_Available records_.
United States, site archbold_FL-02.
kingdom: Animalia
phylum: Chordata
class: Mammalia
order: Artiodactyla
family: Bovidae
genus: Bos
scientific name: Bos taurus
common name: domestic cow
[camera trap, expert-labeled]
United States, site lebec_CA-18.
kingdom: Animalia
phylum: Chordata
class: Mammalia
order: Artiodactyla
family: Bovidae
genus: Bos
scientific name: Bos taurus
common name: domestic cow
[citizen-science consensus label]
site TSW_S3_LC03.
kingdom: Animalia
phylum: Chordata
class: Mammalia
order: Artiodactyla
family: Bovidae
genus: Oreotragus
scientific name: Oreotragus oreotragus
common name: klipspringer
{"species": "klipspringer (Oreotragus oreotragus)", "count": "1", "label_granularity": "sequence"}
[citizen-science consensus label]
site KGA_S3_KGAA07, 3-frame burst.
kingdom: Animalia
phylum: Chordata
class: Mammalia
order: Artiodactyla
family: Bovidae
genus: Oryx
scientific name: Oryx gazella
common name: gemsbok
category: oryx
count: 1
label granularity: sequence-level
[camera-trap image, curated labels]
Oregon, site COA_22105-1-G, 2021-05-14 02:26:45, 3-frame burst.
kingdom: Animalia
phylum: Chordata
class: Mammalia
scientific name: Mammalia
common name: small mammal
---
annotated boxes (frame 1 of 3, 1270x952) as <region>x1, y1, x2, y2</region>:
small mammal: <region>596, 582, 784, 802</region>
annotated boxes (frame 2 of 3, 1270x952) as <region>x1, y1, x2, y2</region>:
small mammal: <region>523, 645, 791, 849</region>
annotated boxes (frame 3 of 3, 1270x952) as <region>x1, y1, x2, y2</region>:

_What is needed_. Would you transcribe the data above exactly as it stands?

_Output of the task_.
United States, site archbold_FL-02.
kingdom: Animalia
phylum: Chordata
class: Mammalia
order: Artiodactyla
family: Bovidae
genus: Bos
scientific name: Bos taurus
common name: domestic cow
[camera trap, expert-labeled]
United States, site lebec_CA-18.
kingdom: Animalia
phylum: Chordata
class: Mammalia
order: Artiodactyla
family: Bovidae
genus: Bos
scientific name: Bos taurus
common name: domestic cow
[citizen-science consensus label]
site TSW_S3_LC03.
kingdom: Animalia
phylum: Chordata
class: Mammalia
order: Artiodactyla
family: Bovidae
genus: Oreotragus
scientific name: Oreotragus oreotragus
common name: klipspringer
{"species": "klipspringer (Oreotragus oreotragus)", "count": "1", "label_granularity": "sequence"}
[citizen-science consensus label]
site KGA_S3_KGAA07, 3-frame burst.
kingdom: Animalia
phylum: Chordata
class: Mammalia
order: Artiodactyla
family: Bovidae
genus: Oryx
scientific name: Oryx gazella
common name: gemsbok
category: oryx
count: 1
label granularity: sequence-level
[camera-trap image, curated labels]
Oregon, site COA_22105-1-G, 2021-05-14 02:26:45, 3-frame burst.
kingdom: Animalia
phylum: Chordata
class: Mammalia
scientific name: Mammalia
common name: small mammal
---
annotated boxes (frame 1 of 3, 1270x952) as <region>x1, y1, x2, y2</region>:
small mammal: <region>596, 582, 784, 802</region>
annotated boxes (frame 2 of 3, 1270x952) as <region>x1, y1, x2, y2</region>:
small mammal: <region>523, 645, 791, 849</region>
annotated boxes (frame 3 of 3, 1270x952) as <region>x1, y1, x2, y2</region>:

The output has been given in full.